3. A fine old California roadhouse, the Kirkwood Inn.
4. Beautiful mountain lakes and wide open high-Sierra scenery.
5. None of the crowds you get in Yosemite.
6. Cool, varied geology.
7. Many attractions along Rte. 88 heading up, most notably super-cute, historic Volcano, CA; nearby Black Chasm cavern (very cool crystalline formations); serene and fascinating Chaw’se, the Indian Grinding Rock State Park; and the up-and-coming Lodi wine region.
8. Lichens!

































Creepy

I am rather fond of spiders, snakes, and millipedes... I have even made my peace with scorpions and centipedes... but not ticks, though I must admit that they are impressive little buggers. I have observed the following behavior many times, most recently along a local trail where a number of them seemed to be on tip-toes at the very end of a tassel of grass arching out over the trail:
Many ticks lie in wait for their hosts in the questing position, holding onto vegetation with their hind pairs of legs and stretching out the front pairs, ready to latch on to a passing person or animal. Depending on the species, a tick can detect carbon dioxide in the host’s breath; odor; heat; moisture; vibrations; or even a shadow.
I managed to squeeze around them this time... I think...

Sunday, June 23, 2013

"Kerry Prods India to Cut Greenhouse Gas Emissions"

Something about this story reminds me of glass houses and stones... not sure what exactly...

Wednesday, June 19, 2013

Tuesday, June 18, 2013

The lives of other Bill Sundstroms

Yes, there are others.

This one even looks a bit like me and seems to live in Minnesota (a Sundstrom in Minnesota... surprise surprise!*). He has a link to Democracy Now! so I have a feeling he and I have compatible politics.

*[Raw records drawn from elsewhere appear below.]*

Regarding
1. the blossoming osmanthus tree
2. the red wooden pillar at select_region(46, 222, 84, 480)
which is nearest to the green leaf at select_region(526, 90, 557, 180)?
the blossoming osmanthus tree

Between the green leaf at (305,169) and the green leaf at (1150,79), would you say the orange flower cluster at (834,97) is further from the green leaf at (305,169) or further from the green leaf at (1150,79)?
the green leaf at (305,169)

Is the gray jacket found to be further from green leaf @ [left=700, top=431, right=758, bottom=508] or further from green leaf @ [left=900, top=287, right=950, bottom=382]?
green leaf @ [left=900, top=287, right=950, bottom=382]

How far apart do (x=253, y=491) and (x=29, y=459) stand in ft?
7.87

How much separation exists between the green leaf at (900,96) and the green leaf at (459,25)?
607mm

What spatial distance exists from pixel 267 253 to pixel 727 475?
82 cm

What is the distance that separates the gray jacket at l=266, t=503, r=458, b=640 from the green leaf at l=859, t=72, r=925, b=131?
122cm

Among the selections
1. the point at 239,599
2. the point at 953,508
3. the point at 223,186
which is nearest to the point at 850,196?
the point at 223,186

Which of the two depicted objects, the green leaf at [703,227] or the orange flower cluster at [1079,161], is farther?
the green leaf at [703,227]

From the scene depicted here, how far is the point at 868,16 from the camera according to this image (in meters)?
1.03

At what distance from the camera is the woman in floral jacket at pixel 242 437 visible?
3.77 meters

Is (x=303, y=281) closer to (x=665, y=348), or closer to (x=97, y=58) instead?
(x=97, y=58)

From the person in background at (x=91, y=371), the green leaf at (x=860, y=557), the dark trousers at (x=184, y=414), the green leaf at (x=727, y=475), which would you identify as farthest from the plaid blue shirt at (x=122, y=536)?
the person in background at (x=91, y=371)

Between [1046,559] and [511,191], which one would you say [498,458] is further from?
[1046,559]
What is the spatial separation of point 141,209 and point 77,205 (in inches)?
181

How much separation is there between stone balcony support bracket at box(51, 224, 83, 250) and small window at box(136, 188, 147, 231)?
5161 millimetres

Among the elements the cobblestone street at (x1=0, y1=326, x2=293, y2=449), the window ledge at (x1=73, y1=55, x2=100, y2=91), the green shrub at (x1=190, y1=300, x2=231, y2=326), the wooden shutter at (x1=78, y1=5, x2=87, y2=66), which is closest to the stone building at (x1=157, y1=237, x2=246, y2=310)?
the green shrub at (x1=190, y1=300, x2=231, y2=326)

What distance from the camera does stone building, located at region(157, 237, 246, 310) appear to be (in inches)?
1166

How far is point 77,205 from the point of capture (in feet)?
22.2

* Update: Nope, now lives near San Diego, according to web site.







Here is another one who works with Campus Crusade for Christ in Europe. Not my thing, but I respect that he has followed his calling. He may have Jesus, but I have more hair.






The last in a series...

Monday, June 17, 2013

Tricky ways to pull down a skyscraper

Some day nanobots will eat our old buildings and excrete the recycled materials where we are building anew. But until then, we need Japanese engineers to figure out how to do the job safely and efficiently. Frankly, this video suffers from way too much reporter talking head syndrome... show me the action! But if you skip to the time-lapse footage of the two methods described--basically, top down and bottom up--wow, way cool (roughly minutes 2:00 and 4:00).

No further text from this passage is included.